Et le rendu de l’eau est tout bonnement bluffant de réalisme. Quand je lance le RCB-90 à pleine vitesse contre une vague, la coque décolle, retombe et rebondit dans un fracas d’écume que je sens presque dans les poignets. Le sillage qui s’étale derrière le bateau, la gerbe qui gicle sur l’objectif de la caméra, la mer qui se creuse et se referme — on est très loin de la texture bleue qui glissait sous les bateaux des épisodes précédents. Ici, l’eau a un poids, une inertie, une humeur.

Ce n’est pas que de la contemplation. Le système ouvre une couche tactique inédite :

  • Les balles perdent en puissance dans l’eau selon leur calibre : plonger devient une vraie échappatoire.
  • Les explosions sous-marines se propagent différemment — une grenade bien placée près d’une coque fait mal.
  • Des gadgets flottants et la possibilité de traîner un coéquipier à l’eau pour le réanimer ajoutent ce grain de chaos si typiquement Battlefield.
Patrouilleurs et hélicoptère en action près d'un pont dans Battlefield 6 Saison 4
La mer, un espace de combat à part entière. © EA / Battlefield Studios

La première fois que la houle s’est levée en pleine partie et que mon bateau a commencé à danser sous les tirs, j’ai lâché un juron admiratif tout seul dans mon salon. C’est exactement pour ces instants que je joue.

De nouveaux joujoux à dompter

Les bateaux

Deux embarcations font leur entrée. Le RCB-90, patrouilleur blindé à deux places, mêle un mortier de 120 mm côté artilleur et un canon automatique de 30 mm plus des missiles côté pilote : la brute qui tient la côte. Le 7.7m NSW RHIB, lui, est un canot de transport léger à quatre places avec mitrailleuse d’appoint — parfait pour un débarquement éclair ou une exfiltration qui sent la poudre.

Le canot de transport léger 7.7m NSW RHIB de Battlefield 6 Saison 4
Le 7.7m NSW RHIB, idéal pour un débarquement éclair. © EA / Battlefield Studios

L’arsenal

Côté armes, la saison muscle le jeu avec quatre nouveautés et une lame :

  • EF88 — fusil d’assaut bullpup « à l’accent australien », taillé pour la précision.
  • BROD 3 — carabine à la cadence de tir nerveuse.
  • VSSM — fusil de tireur d’élite à silencieux intégré et munitions subsoniques, avec un mode pleinement automatique.
  • Interdictor — présenté comme le sniper à la plus longue portée de Battlefield 6.
  • Couteau de plongée — une arme de corps-à-corps à débloquer, clin d’œil parfait au thème aquatique.

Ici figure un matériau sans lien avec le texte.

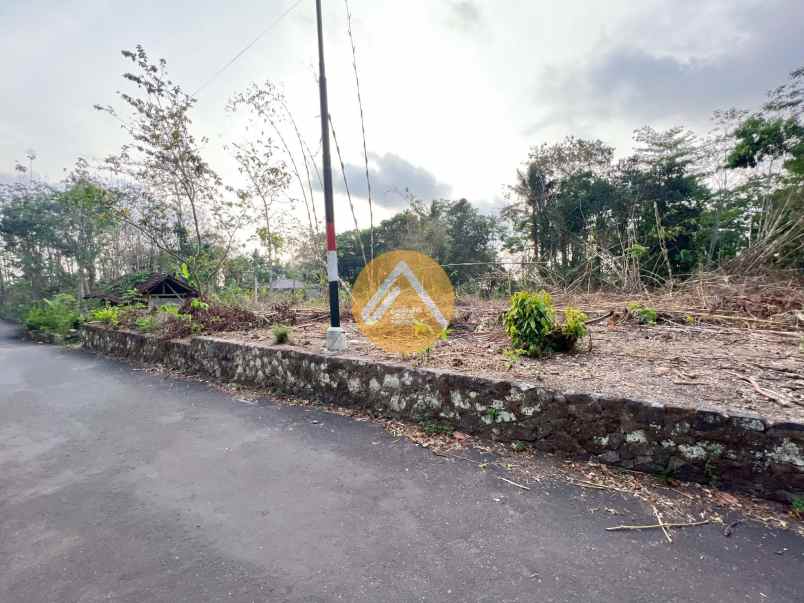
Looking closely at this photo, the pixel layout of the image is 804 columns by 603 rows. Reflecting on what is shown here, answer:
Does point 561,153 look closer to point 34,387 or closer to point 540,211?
point 540,211

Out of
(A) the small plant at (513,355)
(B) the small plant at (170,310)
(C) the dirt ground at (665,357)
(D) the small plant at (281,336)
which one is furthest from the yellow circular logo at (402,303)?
(B) the small plant at (170,310)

Et bientôt, l’ivresse des hauteurs : le crossover Top Gun

Parce qu’une guerre navale ne serait rien sans maîtrise du ciel, la Phase 2 (18 août) déroule un crossover officiel Top Gun. Au programme : le mythique F-14 Tomcat et de nouveaux chasseurs biplaces comme le F-74A Seacat à ailes à géométrie variable, deux modes inédits — Carrier Strike (détruire le porte-avions adverse à trois escouades) et Gauntlet : Fighter Sweep (du duel aérien pur) — et son lot de cosmétiques. J’ai déjà bloqué la date dans un coin de ma tête.

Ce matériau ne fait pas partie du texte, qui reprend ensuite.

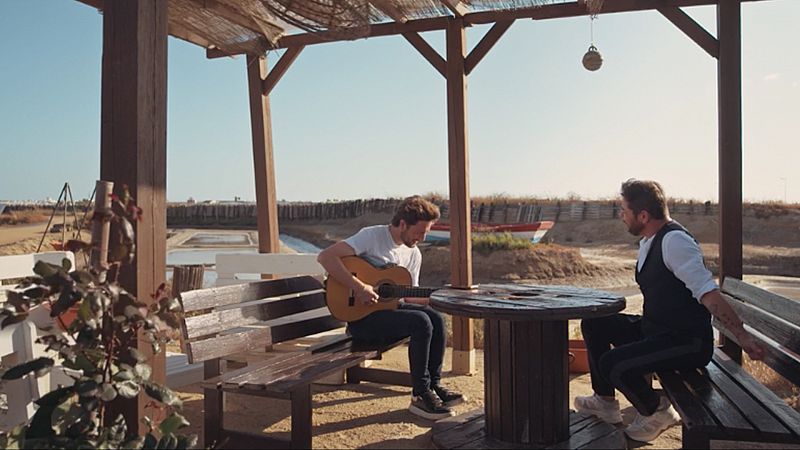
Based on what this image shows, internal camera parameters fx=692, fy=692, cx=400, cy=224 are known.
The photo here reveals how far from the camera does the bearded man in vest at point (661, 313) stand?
10.0 feet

Le chasseur biplace F-74A Seacat du crossover Top Gun dans Battlefield 6 Saison 4
Le F-74A Seacat, fer de lance du crossover Top Gun. © EA / Battlefield Studios

Le vrai luxe, c’est d’y jouer — même vingt minutes

Je ne vais pas vous mentir : je ne suis plus le joueur qui enchaînait les soirées entières. La vie, le boulot, le site, tout cela grignote le temps qu’on aimerait offrir aux jeux qu’on aime. Mais c’est peut-être pour ça que cette Saison 4 me touche autant. Ses combats navals se savourent par petites bouchées intenses : une manche, un abordage, une vague qui manque de me retourner, et je repose la manette le sourire aux lèvres, comme rassasié.

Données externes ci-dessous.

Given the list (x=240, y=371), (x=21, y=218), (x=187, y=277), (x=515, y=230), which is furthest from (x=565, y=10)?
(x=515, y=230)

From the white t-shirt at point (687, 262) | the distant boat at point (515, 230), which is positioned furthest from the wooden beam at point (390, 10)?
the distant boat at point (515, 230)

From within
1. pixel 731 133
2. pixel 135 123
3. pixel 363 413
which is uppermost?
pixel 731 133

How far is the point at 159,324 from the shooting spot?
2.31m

Battlefield 6 « Pacific Front » ne réinvente pas la roue, mais il fait quelque chose de rare : il rend la simple sensation de piloter un bateau sur une mer vivante profondément jouissive. Et quand on manque de temps, c’est exactement le genre de plaisir dont on a besoin — immédiat, sensoriel, généreux. Alors oui, je continuerai d’y jouer vingt minutes par-ci, une manche par-là. Mais quelles vingt minutes.

Images : © EA / Battlefield Studios.